# Caue and Oak Shine



## GoldenJoyx'stwo (Feb 25, 2007)

That's it! I'm coming to Maine and taking your camera. Maybe the dogs, too!


----------



## SweetSoul (Apr 27, 2010)

Your dogs really have the life. Can I come back in my next life as one of your goldens? Love the fourth picture with the silhouette, just awesome.


----------



## AlanK (Jun 28, 2008)

Oh my....that is a fantastic picture

Caue taking a watch on the bow


----------



## boo.and.hanna (May 23, 2010)

amazing shots!


----------



## sophiesadiehannah's mom (Feb 11, 2007)

the girls and i are coming with kimm, hope you have enough room for all of us


----------



## Alohaimee (Feb 15, 2009)

Oh man! These are amazing!


----------



## doberlies (Feb 17, 2010)

Always enjoy your pictures, keep em comin'.

Darrell


----------



## janine (Aug 8, 2009)

Love the picture of Caue on watch you can see the spark in his eye so beautiful. I love lighthouses and have climbed a few in Florida, Whitlocks Mill doesn't look to high


----------



## CrystalG (Aug 12, 2009)

Beautiful photos of your boys. I think I may make a trip to Maine too LOL


----------



## Oaklys Dad (Dec 28, 2005)

Oakly would love to have you all visit his private island paradise. We can have a lobster bake.


----------



## peeps (Sep 12, 2007)

wonderful photos - looks like they are real sailors


----------



## FlyingQuizini (Oct 24, 2006)

Nuthin' beats a picture of a Golden taken during the Golden Hour!


----------



## Heidi36oh (Feb 27, 2007)

Hope you have room for 4 more, we are coming too..lol

Love the pictures, such lucky boy's


----------



## Thor0918 (Feb 28, 2008)

Oh my the picture in the sunset is fantastic!


----------



## mybuddy (Mar 2, 2007)

Fantastic shots!!! Well, when are they not? :wavey:


----------



## FeatherRiverSam (Aug 7, 2009)

There's nothing quite like having a Golden riding the bow of your boat on a beautiful eveninng....well except for maybe two Goldens riding the bow. 

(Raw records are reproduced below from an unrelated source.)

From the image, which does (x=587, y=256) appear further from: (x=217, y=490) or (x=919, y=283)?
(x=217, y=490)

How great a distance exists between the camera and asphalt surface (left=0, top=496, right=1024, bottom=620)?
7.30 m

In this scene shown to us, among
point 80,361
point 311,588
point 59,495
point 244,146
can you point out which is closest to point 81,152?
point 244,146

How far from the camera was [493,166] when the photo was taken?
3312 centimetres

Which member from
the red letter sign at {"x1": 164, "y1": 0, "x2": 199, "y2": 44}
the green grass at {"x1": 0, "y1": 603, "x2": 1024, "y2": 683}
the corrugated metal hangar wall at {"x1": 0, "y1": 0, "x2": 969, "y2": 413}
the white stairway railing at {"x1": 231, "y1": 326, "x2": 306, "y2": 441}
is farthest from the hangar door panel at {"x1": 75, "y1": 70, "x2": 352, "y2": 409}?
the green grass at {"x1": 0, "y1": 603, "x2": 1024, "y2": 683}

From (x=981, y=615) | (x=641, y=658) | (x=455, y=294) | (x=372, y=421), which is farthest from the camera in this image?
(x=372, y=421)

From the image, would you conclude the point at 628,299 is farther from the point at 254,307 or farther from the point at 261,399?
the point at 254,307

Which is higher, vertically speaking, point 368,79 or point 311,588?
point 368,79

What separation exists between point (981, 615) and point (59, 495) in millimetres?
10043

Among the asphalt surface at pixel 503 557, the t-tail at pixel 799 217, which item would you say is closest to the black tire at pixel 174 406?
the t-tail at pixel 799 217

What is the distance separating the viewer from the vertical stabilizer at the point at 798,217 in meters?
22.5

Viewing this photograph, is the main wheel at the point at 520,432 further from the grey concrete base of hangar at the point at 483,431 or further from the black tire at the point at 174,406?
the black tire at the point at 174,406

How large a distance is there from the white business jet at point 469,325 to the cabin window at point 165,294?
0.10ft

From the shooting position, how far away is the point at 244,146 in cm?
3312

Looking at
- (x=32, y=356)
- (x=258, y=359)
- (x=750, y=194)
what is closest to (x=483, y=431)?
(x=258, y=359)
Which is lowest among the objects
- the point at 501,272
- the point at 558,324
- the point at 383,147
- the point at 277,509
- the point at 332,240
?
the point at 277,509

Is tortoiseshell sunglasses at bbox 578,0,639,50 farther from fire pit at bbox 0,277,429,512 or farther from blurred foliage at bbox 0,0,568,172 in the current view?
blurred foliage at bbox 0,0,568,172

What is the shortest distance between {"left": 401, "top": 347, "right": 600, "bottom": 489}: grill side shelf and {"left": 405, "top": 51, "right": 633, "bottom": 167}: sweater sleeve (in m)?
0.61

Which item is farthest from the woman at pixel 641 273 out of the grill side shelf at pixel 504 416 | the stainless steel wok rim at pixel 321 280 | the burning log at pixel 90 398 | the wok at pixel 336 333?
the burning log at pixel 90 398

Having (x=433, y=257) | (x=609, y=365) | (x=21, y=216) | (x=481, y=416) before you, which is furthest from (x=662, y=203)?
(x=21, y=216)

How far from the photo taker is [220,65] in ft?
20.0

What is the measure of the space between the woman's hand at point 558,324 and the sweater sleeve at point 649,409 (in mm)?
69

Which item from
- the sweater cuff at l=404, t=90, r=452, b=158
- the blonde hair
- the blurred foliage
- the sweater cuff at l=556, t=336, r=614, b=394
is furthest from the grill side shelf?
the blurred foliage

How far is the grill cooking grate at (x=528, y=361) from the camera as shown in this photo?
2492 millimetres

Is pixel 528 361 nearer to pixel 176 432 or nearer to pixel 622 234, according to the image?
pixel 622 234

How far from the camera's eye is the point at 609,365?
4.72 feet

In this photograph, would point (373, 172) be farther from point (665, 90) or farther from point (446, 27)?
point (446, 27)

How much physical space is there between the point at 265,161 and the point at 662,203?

Are Caue and Oakly pretty good about staying in the boat? When I first got Woody he would bail off the bow as soon as we approached shore. Once he jumped a bit early and completely dissapeared under water - I'll never forge the expression on his face when he resurfaced. :doh: He's a bit more carefull now. 

Pete


----------



## goldensmum (Oct 23, 2007)

Love 'em (the pics and the dogs)


----------



## HovawartMom (Aug 10, 2006)

AlanK said:


> Oh my....that is a fantastic picture
> 
> Caue taking a watch on the bow


Absolutly,love this picture!.Again,great set of pictures!.


----------



## rik6230 (Jan 8, 2008)

Woww.. great photos and what a wonderful place..


----------



## lgnutah (Feb 26, 2007)

Beautiful, as always. Hope our trip through Maine takes us your way.


----------



## EvilNessCroft (Feb 17, 2009)

Amazing pictures!


----------



## Miss Happy (Dec 22, 2007)

It is good to read and see your postings as I feel you enjoy life....neat pictures.


----------



## Hudson (May 18, 2005)

Another great day out and wonderful photos Rob


----------



## LuvGoldens4Ever (Dec 14, 2009)

Those pictures are beautiful. I would love to get a great camera to capture shots like that. But, then again...you need a good photographer behind it as well..lol.


----------



## Katie and Paddy's Mum (Mar 31, 2010)

hands down and I've said it before - your boys have a GREAT life! They are lucky to have you as their owner ... their adventures look like so much fun! Glad you boys all have so much fun together!
Great pictures!


----------



## Bob Dylan (Mar 31, 2009)

sophie said:


> the girls and i are coming with kimm, hope you have enough room for all of us


 
Oh No, Not without us, Goldens, Friends and a lobster bake, doesn't get much better!!!!

Is A lobster bake like a clam bake?


----------



## hotel4dogs (Sep 29, 2008)

can we come too? I always enjoy your photos so very much!


----------



## tippykayak (Oct 27, 2008)

I love the lighting in these photos. What time of day was it?


----------



## Cathy's Gunner (Dec 4, 2008)

Wow, what a great place to live! Lucky dogs.....great pictures!!!


----------



## Darcy's mom (Jan 11, 2010)

Always love seeing pictures of your boys. Maine is only 12 hour drive from Phillly.


----------



## 2golddogs (Oct 19, 2009)

Beautiful photos of 2 great looking goldens.


----------